WHAT YOU SHOULD DO:
Could you output each line of the data that follows exactly?

DATA FOR THE TASK:
((

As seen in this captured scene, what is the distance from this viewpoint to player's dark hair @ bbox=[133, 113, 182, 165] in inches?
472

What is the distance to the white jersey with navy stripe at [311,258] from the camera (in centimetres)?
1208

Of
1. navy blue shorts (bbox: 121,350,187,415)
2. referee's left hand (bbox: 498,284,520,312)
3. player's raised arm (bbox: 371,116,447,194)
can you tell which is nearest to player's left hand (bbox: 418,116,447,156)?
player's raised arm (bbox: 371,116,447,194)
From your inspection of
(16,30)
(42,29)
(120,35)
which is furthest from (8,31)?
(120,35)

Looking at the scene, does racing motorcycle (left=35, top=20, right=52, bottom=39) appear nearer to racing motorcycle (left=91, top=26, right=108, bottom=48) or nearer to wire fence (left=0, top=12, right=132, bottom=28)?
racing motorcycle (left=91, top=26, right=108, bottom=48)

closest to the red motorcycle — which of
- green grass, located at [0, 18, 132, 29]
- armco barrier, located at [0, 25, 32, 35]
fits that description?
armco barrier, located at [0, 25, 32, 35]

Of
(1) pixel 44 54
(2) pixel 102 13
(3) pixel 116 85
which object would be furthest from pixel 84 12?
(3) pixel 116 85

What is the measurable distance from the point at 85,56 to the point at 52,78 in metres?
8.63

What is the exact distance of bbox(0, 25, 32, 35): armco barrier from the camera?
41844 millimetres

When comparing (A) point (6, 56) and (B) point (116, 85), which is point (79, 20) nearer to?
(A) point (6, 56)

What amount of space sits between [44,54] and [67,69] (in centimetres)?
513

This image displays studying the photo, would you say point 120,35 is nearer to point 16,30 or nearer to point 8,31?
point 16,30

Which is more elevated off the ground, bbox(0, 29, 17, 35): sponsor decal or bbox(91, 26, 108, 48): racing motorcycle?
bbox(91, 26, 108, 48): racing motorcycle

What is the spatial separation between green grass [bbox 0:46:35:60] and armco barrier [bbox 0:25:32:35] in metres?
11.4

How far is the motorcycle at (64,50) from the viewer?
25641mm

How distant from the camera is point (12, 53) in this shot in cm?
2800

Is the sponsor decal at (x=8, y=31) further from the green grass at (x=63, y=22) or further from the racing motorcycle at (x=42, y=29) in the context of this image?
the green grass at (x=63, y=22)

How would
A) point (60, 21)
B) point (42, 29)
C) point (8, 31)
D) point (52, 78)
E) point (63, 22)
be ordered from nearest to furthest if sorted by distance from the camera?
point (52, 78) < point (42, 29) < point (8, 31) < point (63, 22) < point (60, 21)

))

IN RESPONSE:
As seen in this captured scene, what is the distance from this viewpoint to player's dark hair @ bbox=[133, 113, 182, 165] in inches?
472

What is the distance to the white jersey with navy stripe at [311,258] from the camera (in centimetres)?
1208

Of
1. navy blue shorts (bbox: 121,350,187,415)
2. referee's left hand (bbox: 498,284,520,312)
3. player's raised arm (bbox: 371,116,447,194)
can you tell which is nearest to player's left hand (bbox: 418,116,447,156)?
player's raised arm (bbox: 371,116,447,194)
From your inspection of
(16,30)
(42,29)
(120,35)
which is furthest from (8,31)?
(120,35)

Looking at the scene, does racing motorcycle (left=35, top=20, right=52, bottom=39) appear nearer to racing motorcycle (left=91, top=26, right=108, bottom=48) or nearer to wire fence (left=0, top=12, right=132, bottom=28)?
racing motorcycle (left=91, top=26, right=108, bottom=48)

closest to the red motorcycle — which of
- green grass, located at [0, 18, 132, 29]
- armco barrier, located at [0, 25, 32, 35]
fits that description?
armco barrier, located at [0, 25, 32, 35]

Of
(1) pixel 44 54
(2) pixel 102 13
(3) pixel 116 85
which object would be furthest from pixel 84 12?
(3) pixel 116 85

What is the measurable distance from the point at 85,56 to the point at 52,78 in metres?
8.63

What is the exact distance of bbox(0, 25, 32, 35): armco barrier from the camera?
41844 millimetres

When comparing (A) point (6, 56) and (B) point (116, 85), which is point (79, 20) nearer to?
(A) point (6, 56)

What amount of space sits between [44,54] and [67,69] (in centimetres)?
513

This image displays studying the photo, would you say point 120,35 is nearer to point 16,30 or nearer to point 8,31?
point 16,30

Which is more elevated off the ground, bbox(0, 29, 17, 35): sponsor decal or bbox(91, 26, 108, 48): racing motorcycle?
bbox(91, 26, 108, 48): racing motorcycle

What is the spatial separation between green grass [bbox 0:46:35:60] and armco barrier [bbox 0:25:32:35] in metres?
11.4

How far is the motorcycle at (64,50) from the viewer?
25641mm

How distant from the camera is point (12, 53) in this shot in cm?
2800

Is the sponsor decal at (x=8, y=31) further from the green grass at (x=63, y=22) or further from the racing motorcycle at (x=42, y=29) in the context of this image?
the green grass at (x=63, y=22)

How would
A) point (60, 21)
B) point (42, 29)
C) point (8, 31)
D) point (52, 78)
E) point (63, 22)
be ordered from nearest to furthest if sorted by distance from the camera?
point (52, 78) < point (42, 29) < point (8, 31) < point (63, 22) < point (60, 21)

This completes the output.